What you will do: Every record below is to be restated verbatim, though its images are not.

(Caption-style text data)
______________________________

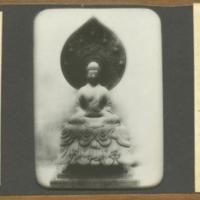 Amida-Nyorai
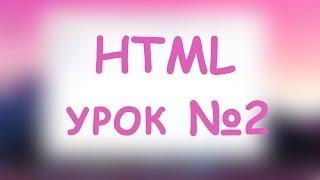 Уроки HTML. Изменение параметров текста.
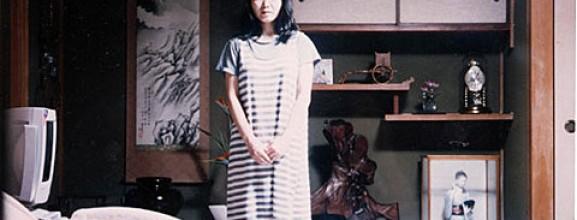 Zoom – Shizuka Yokomizo
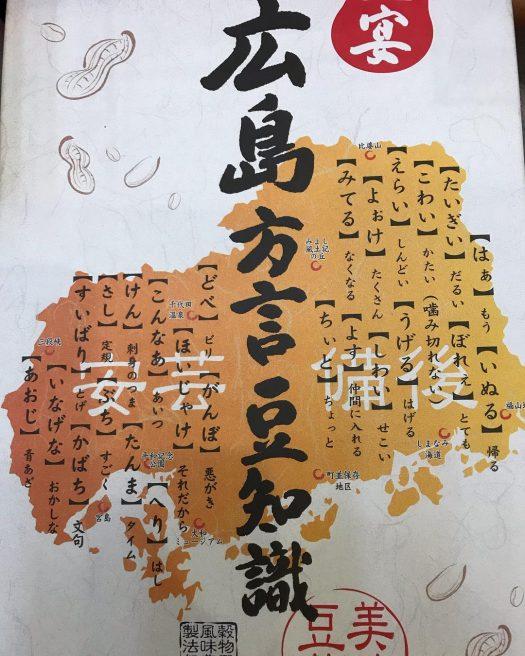 広島県の方言とは?広島弁の特徴まとめ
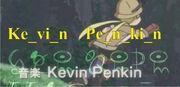 Kevin Penkin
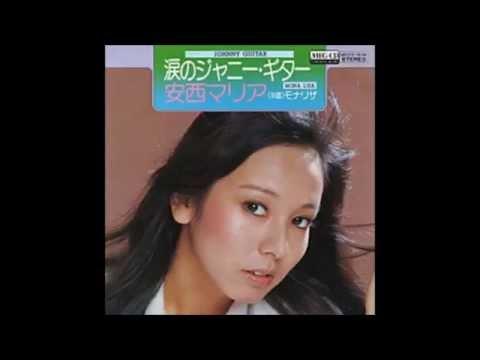 【訃報】歌手の安西マリアさんが死去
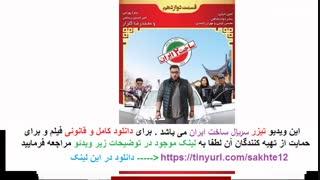 دانلود قسمت 12 دوازدهم سریال ساخت ایران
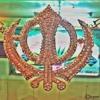 Andar Sachaa Neaho - Bhai Anantvir Singh Ji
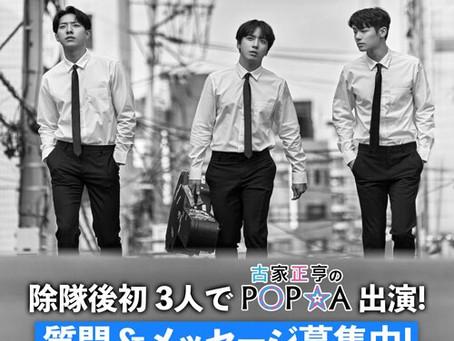 除隊後初、3人でNHKラジオ第一【古家正亨のPOP★A】出演予定!!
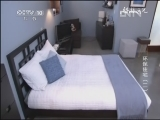 《科技之光》 20130319 环保住宅(二)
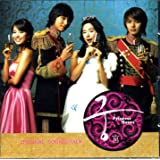宮 -Love in Palace- 韓国ドラマOST (MBC)(韓国盤)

______________________________

Result:
 Amida-Nyorai
 Уроки HTML. Изменение параметров текста.
 Zoom – Shizuka Yokomizo
 広島県の方言とは?広島弁の特徴まとめ
 Kevin Penkin
 【訃報】歌手の安西マリアさんが死去
 دانلود قسمت 12 دوازدهم سریال ساخت ایران
 Andar Sachaa Neaho - Bhai Anantvir Singh Ji
 除隊後初、3人でNHKラジオ第一【古家正亨のPOP★A】出演予定!!
 《科技之光》 20130319 环保住宅(二)
宮 -Love in Palace- 韓国ドラマOST (MBC)(韓国盤)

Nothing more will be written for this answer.